> TAREFAS A REALIZAR:
1. Responda com base na resenha:
(a) Qual é a profissão de Viviana Sansón?
(b) De qual livro o nome do partido é uma paródia?
(c) Que efeito a fumaça do vulcão teve na população masculina?
2. Transcreva da resenha o trecho entre "A resenha de" e "use a criatividade.", inclusive.

> TEXTO DE ORIGEM:
Capa de O País das Mulheres - Gioconda Belli

Nicarágua: O País das Mulheres

Resenha nº 14: O País das Mulheres – Gioconda Belli

A resenha de hoje é sobre o representante nicaraguense do desafio: O País das Mulheres, escrito por Gioconda Belli. Eu adorei o livro, apesar de haver críticas a se fazer sobre ele.

Embora a obra aborde o aspecto político de Fáguas, um país fictício da América Central, me parece que o verdadeiro objetivo da autora é pedir que as pessoas não desistam de seus sonhos, pois eles podem produzir mudanças no mundo. Resumindo: aproveite sempre as oportunidades que o mundo lhe dá e use a criatividade.

A história tem início quando Viviana Sansón se cansa de apenas narrar as injustiças de seu país e deseja fazer a diferença nele. Viviana é uma apresentadora de TV e jornalista que ganhou o carinho do público por suas matérias ousadas e inflamadas que expunham a corrupção absurda do governo de Fáguas. Para atingir o seu objetivo, ela e suas amigas leais – Juana de Arco, Eva Salvatierra, Martina Meléndez, Rebeca de los Ríos e Ifigenia Porta – fundaram o PEE (Partido da Esquerda Erótica). O nome é uma paródia do livro Poemas de la Izquierda Erótica, da escritora guatemalteca Ana María Rodas, e tem o objetivo de escandalizar, embora escrevam em seu manifesto:

Somos de esquerda porque acreditamos que um gancho de esquerda no queixo é o que merecem a pobreza, a corrupção e o desastre deste país. Somos eróticas porque Eros significa VIDA, que é o mais importante que temos, e porque nós, mulheres, não apenas estivemos desde sempre encarregadas de gerá-la, mas também de mantê-la e protegê-la. […] Prometemos limpar este país, varrê-lo, esfregá-lo, sacudi-lo e lavar o lodo até que brilhe em todo o seu esplendor. Prometemos deixá-lo reluzente e com cheiro de roupa passada.

As fundadoras propunham uma estratégia que não era o feminismo com o qual estamos habituados, embora nitidamente defendesse os interesses das mulheres em suas propostas. Elas abraçaram todos os esteriótipos relacionados ao sexo feminino e os transformaram em qualidades, ou seja, lutaram para retirar o peso negativo de tais características, que teoricamente não as recomendariam para cargos importantes de comando.

Com um pouco de sorte do destino, o vulcão do país entrou em atividade e sua fumaça continha algum componente que baixou o nível de testosterona na população masculina, o que facilitou ainda mais o trabalho eleitoral do PEE, baseado em mutirões para pintar as unhas do pés e outras atividades consideradas tipicamente femininas. Com esta campanha regada de bom-humor, elas ganharam as eleições.

Entretanto, mais do que falar de política (de um jeito bastante amador), a obra fala do ser humano. Afinal, quem são essas mulheres? Conhecemos um pouco mais de suas histórias do ponto de vista de Viviana. A presidente promoveu diversas reformas controversas, o que deixou muitos homens descontentes, assim como a oposição, que estava inconformada.

> INFORMAÇÕES:

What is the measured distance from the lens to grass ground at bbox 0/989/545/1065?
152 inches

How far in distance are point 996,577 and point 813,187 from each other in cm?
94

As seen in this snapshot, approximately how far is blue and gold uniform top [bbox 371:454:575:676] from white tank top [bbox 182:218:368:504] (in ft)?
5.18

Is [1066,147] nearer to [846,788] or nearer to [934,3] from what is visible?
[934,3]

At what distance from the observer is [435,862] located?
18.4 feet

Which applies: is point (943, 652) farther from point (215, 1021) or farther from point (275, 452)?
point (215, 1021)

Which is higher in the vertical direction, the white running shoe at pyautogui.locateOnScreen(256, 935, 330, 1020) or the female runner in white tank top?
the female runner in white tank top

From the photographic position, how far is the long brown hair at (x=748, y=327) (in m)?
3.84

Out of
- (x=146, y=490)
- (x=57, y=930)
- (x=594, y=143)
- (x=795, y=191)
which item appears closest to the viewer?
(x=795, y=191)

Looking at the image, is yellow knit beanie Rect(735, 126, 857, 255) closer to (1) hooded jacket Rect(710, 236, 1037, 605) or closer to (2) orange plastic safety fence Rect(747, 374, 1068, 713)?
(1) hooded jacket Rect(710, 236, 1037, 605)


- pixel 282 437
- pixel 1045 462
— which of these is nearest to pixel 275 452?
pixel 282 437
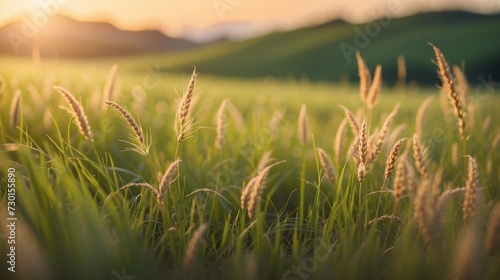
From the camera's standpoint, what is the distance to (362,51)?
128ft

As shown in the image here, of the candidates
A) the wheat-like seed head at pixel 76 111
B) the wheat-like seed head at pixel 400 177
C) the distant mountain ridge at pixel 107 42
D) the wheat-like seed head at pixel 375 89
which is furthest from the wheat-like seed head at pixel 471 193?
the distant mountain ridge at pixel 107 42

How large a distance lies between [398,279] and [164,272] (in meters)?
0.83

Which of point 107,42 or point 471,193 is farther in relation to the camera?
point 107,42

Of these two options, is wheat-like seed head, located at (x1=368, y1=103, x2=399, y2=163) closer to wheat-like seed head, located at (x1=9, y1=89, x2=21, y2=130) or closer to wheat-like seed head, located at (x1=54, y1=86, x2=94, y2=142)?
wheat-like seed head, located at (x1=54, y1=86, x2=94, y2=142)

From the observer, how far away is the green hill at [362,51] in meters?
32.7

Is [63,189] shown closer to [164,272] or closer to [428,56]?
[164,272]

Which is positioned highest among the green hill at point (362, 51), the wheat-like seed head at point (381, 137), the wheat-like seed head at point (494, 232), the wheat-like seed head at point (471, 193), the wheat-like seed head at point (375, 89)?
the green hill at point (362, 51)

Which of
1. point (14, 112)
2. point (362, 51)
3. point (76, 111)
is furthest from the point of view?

> RESPOSTAS POR TAREFA:
1.
(a) Viviana Sansón é apresentadora de TV e jornalista.
(b) O nome é uma paródia de Poemas de la Izquierda Erótica, da escritora guatemalteca Ana María Rodas.
(c) A fumaça baixou o nível de testosterona na população masculina.

2.
A resenha de hoje é sobre o representante nicaraguense do desafio: O País das Mulheres, escrito por Gioconda Belli. Eu adorei o livro, apesar de haver críticas a se fazer sobre ele.

Embora a obra aborde o aspecto político de Fáguas, um país fictício da América Central, me parece que o verdadeiro objetivo da autora é pedir que as pessoas não desistam de seus sonhos, pois eles podem produzir mudanças no mundo. Resumindo: aproveite sempre as oportunidades que o mundo lhe dá e use a criatividade.